# STATED GOAL:
Find the line containing "Is point (141, 21)". Return it and every line after it, unchanged, up to and including the last line.

─── EXERCISE INPUT ───

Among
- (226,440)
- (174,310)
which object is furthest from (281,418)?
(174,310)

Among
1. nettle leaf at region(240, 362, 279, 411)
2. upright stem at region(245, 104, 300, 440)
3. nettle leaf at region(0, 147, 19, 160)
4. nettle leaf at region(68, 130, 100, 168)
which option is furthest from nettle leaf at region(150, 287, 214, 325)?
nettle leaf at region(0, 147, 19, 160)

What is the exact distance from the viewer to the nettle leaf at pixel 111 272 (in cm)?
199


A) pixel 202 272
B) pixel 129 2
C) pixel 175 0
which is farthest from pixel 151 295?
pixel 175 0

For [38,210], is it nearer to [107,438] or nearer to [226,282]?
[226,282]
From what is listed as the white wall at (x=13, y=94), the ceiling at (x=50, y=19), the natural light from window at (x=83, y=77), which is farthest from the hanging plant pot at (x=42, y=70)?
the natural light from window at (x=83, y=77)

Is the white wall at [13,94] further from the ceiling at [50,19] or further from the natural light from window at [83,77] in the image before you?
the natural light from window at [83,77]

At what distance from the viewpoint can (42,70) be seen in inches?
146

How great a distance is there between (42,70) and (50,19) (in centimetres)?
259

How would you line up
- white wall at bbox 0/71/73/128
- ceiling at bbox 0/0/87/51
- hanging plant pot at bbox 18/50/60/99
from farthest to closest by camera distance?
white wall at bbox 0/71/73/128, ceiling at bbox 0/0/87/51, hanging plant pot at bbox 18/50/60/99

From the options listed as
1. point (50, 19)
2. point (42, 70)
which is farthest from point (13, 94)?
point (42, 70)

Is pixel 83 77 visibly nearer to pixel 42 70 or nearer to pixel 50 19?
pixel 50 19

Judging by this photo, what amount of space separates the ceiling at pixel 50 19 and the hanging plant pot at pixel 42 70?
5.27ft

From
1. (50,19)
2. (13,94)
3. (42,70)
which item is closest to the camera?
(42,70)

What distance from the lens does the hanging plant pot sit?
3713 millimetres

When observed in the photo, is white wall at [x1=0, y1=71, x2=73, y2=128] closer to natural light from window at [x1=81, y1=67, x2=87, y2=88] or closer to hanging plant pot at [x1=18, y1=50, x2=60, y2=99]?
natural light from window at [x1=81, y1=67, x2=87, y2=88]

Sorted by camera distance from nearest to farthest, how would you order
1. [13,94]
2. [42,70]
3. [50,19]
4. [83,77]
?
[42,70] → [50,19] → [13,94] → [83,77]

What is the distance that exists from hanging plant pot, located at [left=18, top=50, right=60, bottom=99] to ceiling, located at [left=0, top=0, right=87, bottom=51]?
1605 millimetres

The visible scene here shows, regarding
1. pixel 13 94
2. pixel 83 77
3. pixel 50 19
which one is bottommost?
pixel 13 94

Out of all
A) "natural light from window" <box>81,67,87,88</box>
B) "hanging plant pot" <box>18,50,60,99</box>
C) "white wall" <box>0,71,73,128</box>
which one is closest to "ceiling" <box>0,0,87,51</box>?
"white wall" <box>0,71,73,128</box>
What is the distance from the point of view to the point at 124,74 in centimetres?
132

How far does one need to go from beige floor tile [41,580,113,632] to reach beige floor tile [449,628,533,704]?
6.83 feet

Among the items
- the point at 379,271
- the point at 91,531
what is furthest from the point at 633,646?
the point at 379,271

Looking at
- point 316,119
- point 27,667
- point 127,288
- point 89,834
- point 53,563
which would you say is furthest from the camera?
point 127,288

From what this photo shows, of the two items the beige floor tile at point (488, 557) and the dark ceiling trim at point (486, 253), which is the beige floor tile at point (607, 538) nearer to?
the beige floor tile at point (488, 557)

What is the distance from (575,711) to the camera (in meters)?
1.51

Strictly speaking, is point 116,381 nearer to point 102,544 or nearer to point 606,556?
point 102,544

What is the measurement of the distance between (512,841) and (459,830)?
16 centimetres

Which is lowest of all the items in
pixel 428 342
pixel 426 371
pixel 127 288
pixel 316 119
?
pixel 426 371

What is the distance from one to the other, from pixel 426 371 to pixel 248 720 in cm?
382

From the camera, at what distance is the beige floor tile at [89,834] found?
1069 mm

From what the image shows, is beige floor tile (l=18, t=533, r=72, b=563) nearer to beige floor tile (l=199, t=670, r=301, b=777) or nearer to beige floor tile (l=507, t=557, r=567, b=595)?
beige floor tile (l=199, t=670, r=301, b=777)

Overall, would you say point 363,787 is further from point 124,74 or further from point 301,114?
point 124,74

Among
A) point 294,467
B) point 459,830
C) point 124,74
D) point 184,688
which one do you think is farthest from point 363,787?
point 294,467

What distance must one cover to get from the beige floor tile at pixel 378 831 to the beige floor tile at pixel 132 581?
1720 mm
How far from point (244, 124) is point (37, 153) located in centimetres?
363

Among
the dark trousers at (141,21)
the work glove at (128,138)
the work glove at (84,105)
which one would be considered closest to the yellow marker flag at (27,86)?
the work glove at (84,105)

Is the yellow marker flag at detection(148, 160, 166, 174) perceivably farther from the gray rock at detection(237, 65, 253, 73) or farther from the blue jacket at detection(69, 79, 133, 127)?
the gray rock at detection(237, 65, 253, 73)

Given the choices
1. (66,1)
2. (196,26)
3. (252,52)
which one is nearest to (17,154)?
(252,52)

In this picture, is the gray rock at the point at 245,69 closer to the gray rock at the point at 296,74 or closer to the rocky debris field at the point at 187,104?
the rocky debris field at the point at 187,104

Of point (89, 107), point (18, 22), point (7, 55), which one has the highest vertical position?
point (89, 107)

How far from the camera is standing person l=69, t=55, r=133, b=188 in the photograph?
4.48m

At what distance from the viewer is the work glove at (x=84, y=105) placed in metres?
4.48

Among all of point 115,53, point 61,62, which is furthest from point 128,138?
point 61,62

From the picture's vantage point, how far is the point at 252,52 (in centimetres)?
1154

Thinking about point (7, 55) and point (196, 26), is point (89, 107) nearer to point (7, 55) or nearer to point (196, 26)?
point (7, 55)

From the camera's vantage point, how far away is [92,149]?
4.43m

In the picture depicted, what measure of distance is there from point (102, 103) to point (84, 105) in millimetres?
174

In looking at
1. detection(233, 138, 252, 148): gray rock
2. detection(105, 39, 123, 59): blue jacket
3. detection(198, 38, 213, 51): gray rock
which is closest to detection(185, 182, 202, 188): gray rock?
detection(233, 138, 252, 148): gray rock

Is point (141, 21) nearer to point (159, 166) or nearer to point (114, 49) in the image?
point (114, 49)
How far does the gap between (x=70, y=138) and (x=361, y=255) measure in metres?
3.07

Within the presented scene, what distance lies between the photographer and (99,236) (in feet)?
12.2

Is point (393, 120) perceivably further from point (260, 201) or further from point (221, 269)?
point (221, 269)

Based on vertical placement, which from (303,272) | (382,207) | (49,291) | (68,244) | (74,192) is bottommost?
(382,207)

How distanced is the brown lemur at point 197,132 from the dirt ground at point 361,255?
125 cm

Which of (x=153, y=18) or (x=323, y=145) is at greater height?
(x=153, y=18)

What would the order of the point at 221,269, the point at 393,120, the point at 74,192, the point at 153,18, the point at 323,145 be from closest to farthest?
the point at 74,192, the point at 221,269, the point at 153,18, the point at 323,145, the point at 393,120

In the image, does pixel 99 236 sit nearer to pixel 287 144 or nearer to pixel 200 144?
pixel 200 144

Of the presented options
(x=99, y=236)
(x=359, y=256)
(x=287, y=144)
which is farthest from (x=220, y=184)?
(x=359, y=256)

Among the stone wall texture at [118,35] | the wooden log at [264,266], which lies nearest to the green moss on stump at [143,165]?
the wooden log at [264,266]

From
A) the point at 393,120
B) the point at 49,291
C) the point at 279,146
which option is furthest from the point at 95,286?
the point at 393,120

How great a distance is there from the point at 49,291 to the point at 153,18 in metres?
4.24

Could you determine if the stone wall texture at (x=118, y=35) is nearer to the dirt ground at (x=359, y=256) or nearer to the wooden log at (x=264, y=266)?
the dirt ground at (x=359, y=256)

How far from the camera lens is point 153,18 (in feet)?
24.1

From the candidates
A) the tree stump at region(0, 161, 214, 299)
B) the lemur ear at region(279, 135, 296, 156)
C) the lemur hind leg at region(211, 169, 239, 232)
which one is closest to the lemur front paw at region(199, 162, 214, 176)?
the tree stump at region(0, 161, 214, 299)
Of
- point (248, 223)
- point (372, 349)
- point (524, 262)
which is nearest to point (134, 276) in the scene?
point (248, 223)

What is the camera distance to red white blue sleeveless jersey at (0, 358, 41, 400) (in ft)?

───

# FULL ANSWER:
Is point (141, 21) nearer to point (159, 166) or nearer to point (114, 49) in the image?
point (114, 49)
How far does the gap between (x=70, y=138) and (x=361, y=255) measure in metres?
3.07

Within the presented scene, what distance lies between the photographer and (99,236) (in feet)?
12.2

Is point (393, 120) perceivably further from point (260, 201) or further from point (221, 269)?
point (221, 269)

Based on vertical placement, which from (303,272) | (382,207) | (49,291) | (68,244) | (74,192) is bottommost?
(382,207)

How distanced is the brown lemur at point 197,132 from the dirt ground at point 361,255?
125 cm

Which of (x=153, y=18) or (x=323, y=145) is at greater height?
(x=153, y=18)

What would the order of the point at 221,269, the point at 393,120, the point at 74,192, the point at 153,18, the point at 323,145 be from closest to farthest?
the point at 74,192, the point at 221,269, the point at 153,18, the point at 323,145, the point at 393,120

In the image, does pixel 99 236 sit nearer to pixel 287 144 or nearer to pixel 200 144?
pixel 200 144

Of the presented options
(x=99, y=236)
(x=359, y=256)
(x=287, y=144)
which is farthest from (x=220, y=184)?
(x=359, y=256)

Among the stone wall texture at [118,35] | the wooden log at [264,266], which lies nearest to the green moss on stump at [143,165]?
the wooden log at [264,266]

From
A) the point at 393,120
B) the point at 49,291
C) the point at 279,146
which option is furthest from the point at 95,286?
the point at 393,120

How great a distance is there from the point at 49,291 to the point at 153,18 in metres?
4.24

Could you determine if the stone wall texture at (x=118, y=35) is nearer to the dirt ground at (x=359, y=256) or nearer to the wooden log at (x=264, y=266)?
the dirt ground at (x=359, y=256)

How far from the camera lens is point 153,18 (in feet)?
24.1

From the candidates
A) the tree stump at region(0, 161, 214, 299)
B) the lemur ear at region(279, 135, 296, 156)
C) the lemur hind leg at region(211, 169, 239, 232)
which one is closest to the lemur front paw at region(199, 162, 214, 176)?
the tree stump at region(0, 161, 214, 299)
Of
- point (248, 223)
- point (372, 349)
- point (524, 262)
which is nearest to point (134, 276) in the scene?
point (248, 223)

What is the camera distance to red white blue sleeveless jersey at (0, 358, 41, 400) (in ft)?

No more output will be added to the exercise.